**Dokument:**
· · · ·
1. nach Epiphanias, 1. Kor 1, 26-31   10.1.1988, Prackenfels

 

53, 1.8       Jesus ist kommen                         Mt 3, 13-17

46, 1-5       Herr Christ, der einig                     Röm 12,1-3

25, 1-4       Freuet euch, ihr Christen              1. Kor 1, 26-31

139            Verleih uns Frieden

 

Herr, unser Gott,

der du uns erleuchtest mit deinem Licht, das uns in Jesus Christus erschienen ist,

wir bitten dich,

lass uns deine Freundlichkeit wahrnehmen und uns in dir freuen,

durch unseren Herrn und Bruder Jesus Christus, deinen Sohn, der mit dir und dem heiligen Geiste lebt und regiert in Ewigkeit. Amen

 

Liebe Freunde,

 

zum 13. Mal sind wir im Ritual dieser Tagung beim Gottesdienst am Samstagabend bei der Predigt angelangt, die ich da zu halten habe. Ich habe es gemerkt, als ich den Predigttext dieses Sonntags, der erste nach dem Erscheinungsfest, herausgesucht habe und feststellte, dass ich darüber bei der ersten unserer Tagungen in Himmelkron schon einmal gepredigt habe. Anlass genug, auch danach zu fragen, was diese Arbeit eigentlich bringt: Die Predigt sicher auch, denn manches Mal hat mir die ziemlich Mühe gemacht. Aber auch die Tagungen selbst. Ich will die Frage für mich jetzt so beantworten – eine vorläufige Antwort ist das, der am Schluss dann noch einmal eine solche Antwort folgen soll. Die Herauforderung tut mir gut. Theologie ist eine Aufgabe, des Denkens, und ich hoffe, dass ich solches Denken im Lauf der Zeit immer besser gelernt habe. Und dass ich natürlich auch gelernt habe, solches Denken weiterzugeben. Dass beides, das Denken und das Weitergeben, Mühe macht, das gehört zu diesen Tagungen. Aber die Herausforderung ist die, dass wir dabei nun die Arbeit, der solches Denken dienen möchte, dass wir den Dienst im Amt unserer Kirche mit einbeziehen, ausdrücklich! Das ist die besondere Herausforderung, deretwegen mir bei aller Mühe diese Tagungen wichtig sind. Doch darüber können wir dann bei anderer Gelegenheit heute Abend oder morgen weiterreden.

 

Es gehört freilich auch zu unserem Predigttext, dass wir uns da über das Denken

Gedanken mache. Es gehört ja zu der Eingansgeschichte des ersten Korintherbriefs, in der sich Paulus mit der Weisheit auseinandersetzt, wobei nicht ganz eindeutig zu beantworten ist, ob es sich dabei um jüdische Weisheitstradition oder hellenistische Popularphilosophie oder möglicherweise um eine Mischung aus beiden Größen handelt. Dieser Weisheit der Welt setzt

Paulus das Wort vom Kreuz entgegen. Auch das ist eine Weisheit, freilich Gottes Weisheit, die allein der Geist Gottes zu erkennen gibt, wie es denn im 2. Kapitel ausgeführt wird. Zwischen diesen grundsätzlichen Ausführungen aber verweist Paulus auf die Erfahrung. Einmal indem er auf die Gemeinde hinzeigt: Das ist unser Predigttext. Und dann, indem er auf sich selbst zeigt und an sein äußerlich gar nicht imponierendes Auftreten in Korinth erinnert.
· · · ·
**Extrahierte Daten:**

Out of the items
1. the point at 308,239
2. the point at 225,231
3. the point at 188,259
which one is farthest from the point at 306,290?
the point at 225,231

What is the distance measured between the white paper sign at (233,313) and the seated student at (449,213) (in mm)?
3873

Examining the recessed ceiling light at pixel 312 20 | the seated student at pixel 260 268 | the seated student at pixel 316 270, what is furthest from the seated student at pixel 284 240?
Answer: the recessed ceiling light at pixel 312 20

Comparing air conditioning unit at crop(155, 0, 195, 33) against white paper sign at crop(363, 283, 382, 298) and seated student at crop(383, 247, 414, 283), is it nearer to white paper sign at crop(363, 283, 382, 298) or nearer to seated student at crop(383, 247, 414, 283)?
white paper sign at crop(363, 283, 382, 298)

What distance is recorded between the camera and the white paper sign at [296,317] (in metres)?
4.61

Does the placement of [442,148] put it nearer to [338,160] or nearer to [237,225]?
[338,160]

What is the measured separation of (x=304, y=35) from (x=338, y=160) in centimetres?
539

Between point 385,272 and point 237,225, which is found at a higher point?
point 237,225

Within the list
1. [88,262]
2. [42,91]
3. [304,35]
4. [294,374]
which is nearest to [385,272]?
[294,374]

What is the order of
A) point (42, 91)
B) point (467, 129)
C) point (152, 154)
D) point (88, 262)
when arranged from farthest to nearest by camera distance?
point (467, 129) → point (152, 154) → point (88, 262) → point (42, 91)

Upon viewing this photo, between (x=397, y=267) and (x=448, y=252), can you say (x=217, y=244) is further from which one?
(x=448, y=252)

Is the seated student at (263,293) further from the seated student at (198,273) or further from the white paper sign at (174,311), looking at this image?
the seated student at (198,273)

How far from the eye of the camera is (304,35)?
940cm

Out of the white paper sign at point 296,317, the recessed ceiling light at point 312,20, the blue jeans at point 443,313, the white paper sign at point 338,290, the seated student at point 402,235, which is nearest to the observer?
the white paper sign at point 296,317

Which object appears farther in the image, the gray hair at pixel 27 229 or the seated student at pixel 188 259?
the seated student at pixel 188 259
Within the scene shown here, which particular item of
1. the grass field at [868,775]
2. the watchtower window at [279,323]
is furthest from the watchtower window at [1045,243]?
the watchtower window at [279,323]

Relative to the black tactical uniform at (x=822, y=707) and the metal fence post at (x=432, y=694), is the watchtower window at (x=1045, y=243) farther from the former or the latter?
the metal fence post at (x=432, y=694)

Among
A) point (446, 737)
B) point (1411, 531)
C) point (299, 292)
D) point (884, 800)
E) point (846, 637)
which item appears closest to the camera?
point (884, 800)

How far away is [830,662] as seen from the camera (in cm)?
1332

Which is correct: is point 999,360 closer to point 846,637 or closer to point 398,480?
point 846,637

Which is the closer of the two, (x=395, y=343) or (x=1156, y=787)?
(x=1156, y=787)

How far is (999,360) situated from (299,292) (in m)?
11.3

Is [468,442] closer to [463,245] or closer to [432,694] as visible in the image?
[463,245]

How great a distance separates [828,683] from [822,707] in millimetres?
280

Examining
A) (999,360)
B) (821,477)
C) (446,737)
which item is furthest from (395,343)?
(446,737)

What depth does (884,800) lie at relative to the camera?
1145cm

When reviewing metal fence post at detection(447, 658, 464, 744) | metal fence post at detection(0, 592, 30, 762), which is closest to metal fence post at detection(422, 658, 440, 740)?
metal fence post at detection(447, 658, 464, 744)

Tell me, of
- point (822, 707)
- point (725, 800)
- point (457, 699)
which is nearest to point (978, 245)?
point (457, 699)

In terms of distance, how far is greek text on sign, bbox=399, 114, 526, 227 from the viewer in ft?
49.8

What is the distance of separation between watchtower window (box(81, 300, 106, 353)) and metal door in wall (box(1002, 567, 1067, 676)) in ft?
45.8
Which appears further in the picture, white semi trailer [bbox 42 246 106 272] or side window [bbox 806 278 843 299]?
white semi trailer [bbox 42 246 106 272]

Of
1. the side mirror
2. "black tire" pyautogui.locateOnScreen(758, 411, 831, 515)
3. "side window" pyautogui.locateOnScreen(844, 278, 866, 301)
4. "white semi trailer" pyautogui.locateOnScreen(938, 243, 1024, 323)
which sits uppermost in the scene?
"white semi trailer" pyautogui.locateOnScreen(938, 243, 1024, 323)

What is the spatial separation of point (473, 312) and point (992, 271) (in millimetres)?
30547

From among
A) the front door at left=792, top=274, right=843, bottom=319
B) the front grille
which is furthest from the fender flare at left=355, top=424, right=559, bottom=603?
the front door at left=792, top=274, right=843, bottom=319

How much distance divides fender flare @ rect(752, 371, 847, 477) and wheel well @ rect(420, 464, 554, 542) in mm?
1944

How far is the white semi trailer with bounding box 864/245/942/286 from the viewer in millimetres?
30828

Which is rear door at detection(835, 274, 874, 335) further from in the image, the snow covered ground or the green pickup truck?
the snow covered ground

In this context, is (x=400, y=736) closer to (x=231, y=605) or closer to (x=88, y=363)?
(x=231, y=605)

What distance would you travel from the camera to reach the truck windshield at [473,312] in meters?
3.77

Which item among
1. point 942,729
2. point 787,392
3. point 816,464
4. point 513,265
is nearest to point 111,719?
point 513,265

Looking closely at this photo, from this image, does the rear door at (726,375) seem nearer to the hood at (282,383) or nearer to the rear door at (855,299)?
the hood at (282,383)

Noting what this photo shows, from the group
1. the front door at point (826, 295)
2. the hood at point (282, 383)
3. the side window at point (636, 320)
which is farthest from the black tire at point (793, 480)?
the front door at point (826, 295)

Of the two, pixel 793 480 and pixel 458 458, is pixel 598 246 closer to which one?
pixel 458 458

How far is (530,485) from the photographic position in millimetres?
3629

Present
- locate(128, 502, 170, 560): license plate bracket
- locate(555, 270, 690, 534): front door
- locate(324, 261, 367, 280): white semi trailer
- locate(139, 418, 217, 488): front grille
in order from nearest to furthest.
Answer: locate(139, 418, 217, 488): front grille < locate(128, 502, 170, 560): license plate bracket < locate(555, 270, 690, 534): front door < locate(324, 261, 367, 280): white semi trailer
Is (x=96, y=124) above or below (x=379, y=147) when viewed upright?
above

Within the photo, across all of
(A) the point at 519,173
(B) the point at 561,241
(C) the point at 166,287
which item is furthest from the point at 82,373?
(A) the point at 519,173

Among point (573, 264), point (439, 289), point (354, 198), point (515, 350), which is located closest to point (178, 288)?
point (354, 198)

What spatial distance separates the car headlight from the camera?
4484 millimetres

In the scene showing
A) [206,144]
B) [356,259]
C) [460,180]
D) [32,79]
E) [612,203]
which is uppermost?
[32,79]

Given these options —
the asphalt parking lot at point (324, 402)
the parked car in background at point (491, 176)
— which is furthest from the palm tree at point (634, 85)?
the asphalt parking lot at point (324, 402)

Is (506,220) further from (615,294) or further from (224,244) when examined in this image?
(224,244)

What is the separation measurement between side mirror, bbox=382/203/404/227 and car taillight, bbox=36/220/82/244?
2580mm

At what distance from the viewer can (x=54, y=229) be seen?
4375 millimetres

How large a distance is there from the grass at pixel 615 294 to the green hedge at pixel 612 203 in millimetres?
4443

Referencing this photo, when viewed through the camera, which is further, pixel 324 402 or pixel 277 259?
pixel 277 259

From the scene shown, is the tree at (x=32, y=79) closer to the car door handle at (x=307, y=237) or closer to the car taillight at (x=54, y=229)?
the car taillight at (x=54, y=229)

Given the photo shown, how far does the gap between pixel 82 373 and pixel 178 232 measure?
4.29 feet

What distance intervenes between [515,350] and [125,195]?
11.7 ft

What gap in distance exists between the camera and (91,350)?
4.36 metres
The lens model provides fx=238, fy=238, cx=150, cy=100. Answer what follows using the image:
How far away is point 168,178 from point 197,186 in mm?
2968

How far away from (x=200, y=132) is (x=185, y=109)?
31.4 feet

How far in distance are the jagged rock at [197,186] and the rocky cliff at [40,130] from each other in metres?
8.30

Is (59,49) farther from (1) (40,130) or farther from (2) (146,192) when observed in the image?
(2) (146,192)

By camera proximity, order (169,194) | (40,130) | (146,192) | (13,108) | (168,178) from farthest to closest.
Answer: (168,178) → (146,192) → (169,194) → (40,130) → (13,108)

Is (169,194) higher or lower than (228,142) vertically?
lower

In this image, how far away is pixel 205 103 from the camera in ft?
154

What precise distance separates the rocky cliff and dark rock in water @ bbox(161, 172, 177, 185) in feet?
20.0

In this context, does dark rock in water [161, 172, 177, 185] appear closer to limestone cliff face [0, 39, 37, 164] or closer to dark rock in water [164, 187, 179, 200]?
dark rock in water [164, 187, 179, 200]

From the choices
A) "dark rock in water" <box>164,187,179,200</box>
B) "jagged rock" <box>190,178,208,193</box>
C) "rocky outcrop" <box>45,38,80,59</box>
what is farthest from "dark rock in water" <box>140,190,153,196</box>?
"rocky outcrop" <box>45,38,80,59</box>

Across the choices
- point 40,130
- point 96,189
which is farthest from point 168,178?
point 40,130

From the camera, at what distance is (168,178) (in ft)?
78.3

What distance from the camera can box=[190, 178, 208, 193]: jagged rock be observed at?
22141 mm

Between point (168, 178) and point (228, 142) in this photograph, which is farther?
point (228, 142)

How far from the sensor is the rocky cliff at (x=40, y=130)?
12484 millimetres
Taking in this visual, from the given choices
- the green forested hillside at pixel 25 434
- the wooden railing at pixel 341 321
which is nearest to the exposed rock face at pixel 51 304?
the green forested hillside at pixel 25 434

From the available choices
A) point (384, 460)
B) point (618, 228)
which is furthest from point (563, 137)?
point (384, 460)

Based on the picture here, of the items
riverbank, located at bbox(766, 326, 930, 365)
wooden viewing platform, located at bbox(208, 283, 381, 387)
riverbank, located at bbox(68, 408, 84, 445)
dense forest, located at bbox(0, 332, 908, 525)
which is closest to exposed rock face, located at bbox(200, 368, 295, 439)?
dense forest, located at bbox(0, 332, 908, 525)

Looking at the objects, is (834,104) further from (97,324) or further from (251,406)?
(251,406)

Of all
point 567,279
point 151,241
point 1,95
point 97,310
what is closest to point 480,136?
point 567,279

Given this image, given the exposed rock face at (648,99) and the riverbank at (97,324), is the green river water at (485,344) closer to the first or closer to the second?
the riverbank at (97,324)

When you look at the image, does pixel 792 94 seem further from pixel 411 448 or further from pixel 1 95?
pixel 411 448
· · · ·
**Aufgaben:**
• a. Schreibe aus der Predigt den Abschnitt wortgetreu ab, der mit den Worten "Gedanken mache. Es" einsetzt und nach "in Korinth erinnert." aufhört.
• b. Fasse die Predigt in zwei Sätzen zusammen.

**Lösungen:**
• a.
Gedanken mache. Es gehört ja zu der Eingansgeschichte des ersten Korintherbriefs, in der sich Paulus mit der Weisheit auseinandersetzt, wobei nicht ganz eindeutig zu beantworten ist, ob es sich dabei um jüdische Weisheitstradition oder hellenistische Popularphilosophie oder möglicherweise um eine Mischung aus beiden Größen handelt. Dieser Weisheit der Welt setzt

Paulus das Wort vom Kreuz entgegen. Auch das ist eine Weisheit, freilich Gottes Weisheit, die allein der Geist Gottes zu erkennen gibt, wie es denn im 2. Kapitel ausgeführt wird. Zwischen diesen grundsätzlichen Ausführungen aber verweist Paulus auf die Erfahrung. Einmal indem er auf die Gemeinde hinzeigt: Das ist unser Predigttext. Und dann, indem er auf sich selbst zeigt und an sein äußerlich gar nicht imponierendes Auftreten in Korinth erinnert.

• b. Der Prediger hält zum 13. Mal bei dieser Tagung die Predigt im Samstagabendgottesdienst und nennt die Herausforderung der Tagungen wichtig: Theologie als Aufgabe des Denkens mit ausdrücklichem Einbezug des Dienstes im Amt der Kirche. Im Predigttext aus dem ersten Korintherbrief setzt Paulus der Weisheit der Welt das Wort vom Kreuz entgegen und verweist auf die Erfahrung, indem er auf die Gemeinde und auf sich selbst zeigt.